◆ **What you will do**: Once the pictures are set aside, transcribe each line of the data exactly.

◆ **Input for this task**:

● ● ● ● ● ● ●

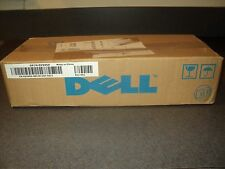 NEW Dell AS501PA AS501 DP/N 0X9450 Sound Bar Speaker LCD Monitor Factory Sealed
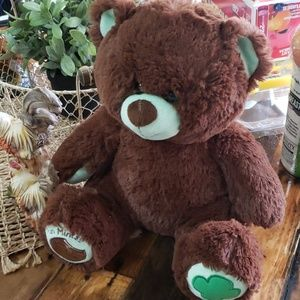 Girl Scout Build a Bear Thin Mint
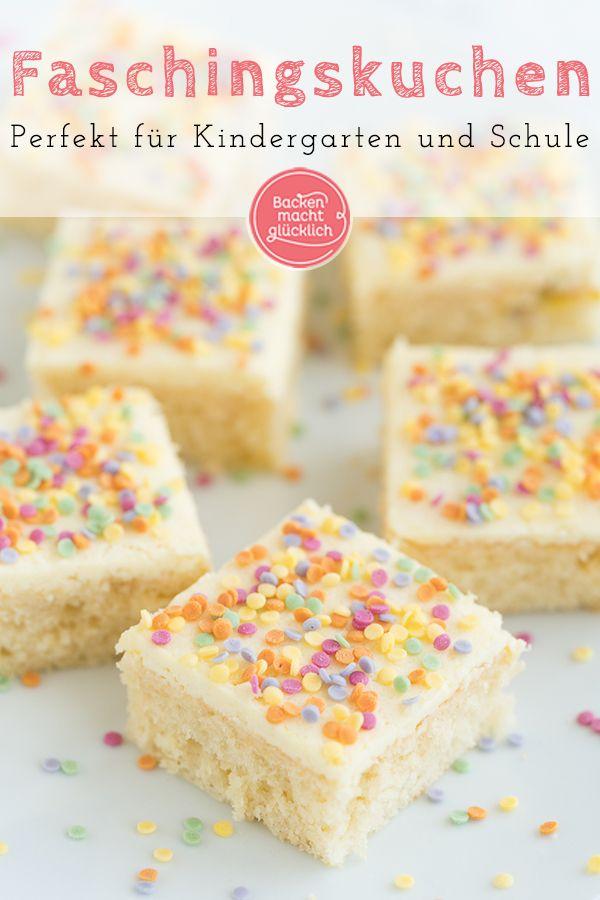 Konfetti-Kuchen vom Blech | Backen macht glücklich #savourycake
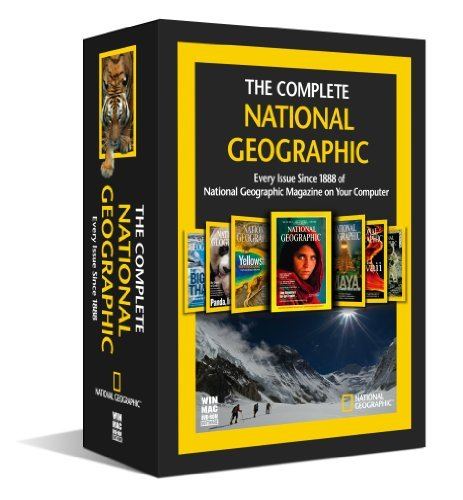National Geographic Complete 1888 2009 Nr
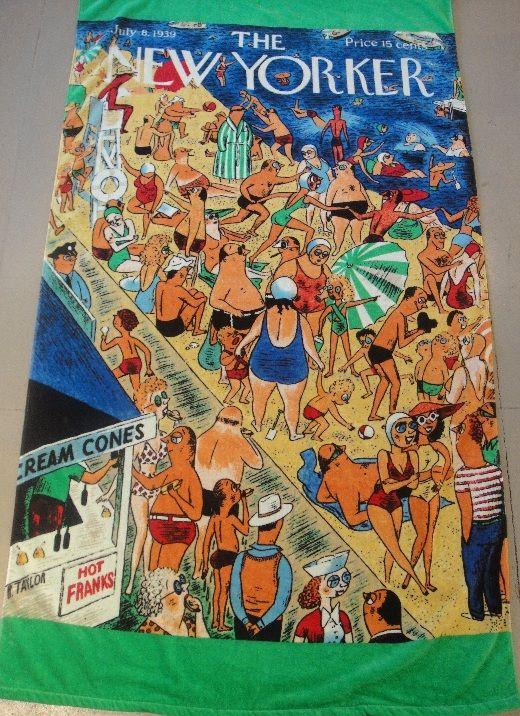 new yorker magazine beach towels The New Yorker Coney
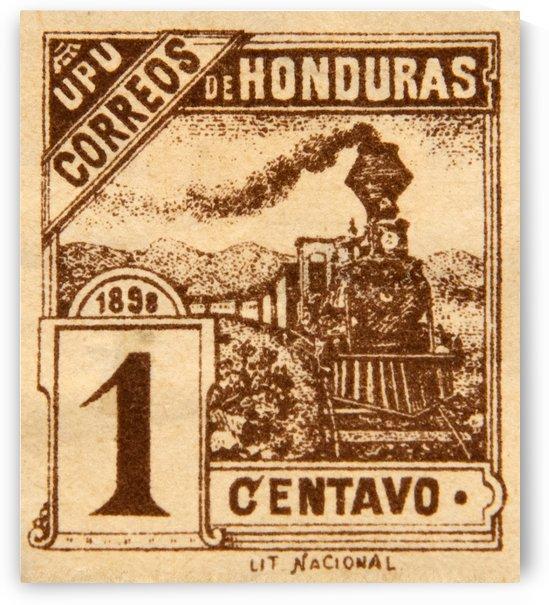 Correos De Honduras Stamp by David Pinter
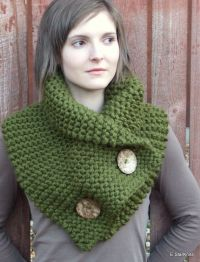 chunky button cowl shawl neck warmer cilantro the by ...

● ● ● ● ● ● ●

◆ **Solved problem**:
 NEW Dell AS501PA AS501 DP/N 0X9450 Sound Bar Speaker LCD Monitor Factory Sealed
 Girl Scout Build a Bear Thin Mint
 Konfetti-Kuchen vom Blech | Backen macht glücklich #savourycake
National Geographic Complete 1888 2009 Nr
 new yorker magazine beach towels The New Yorker Coney
 Correos De Honduras Stamp by David Pinter
 chunky button cowl shawl neck warmer cilantro the by ...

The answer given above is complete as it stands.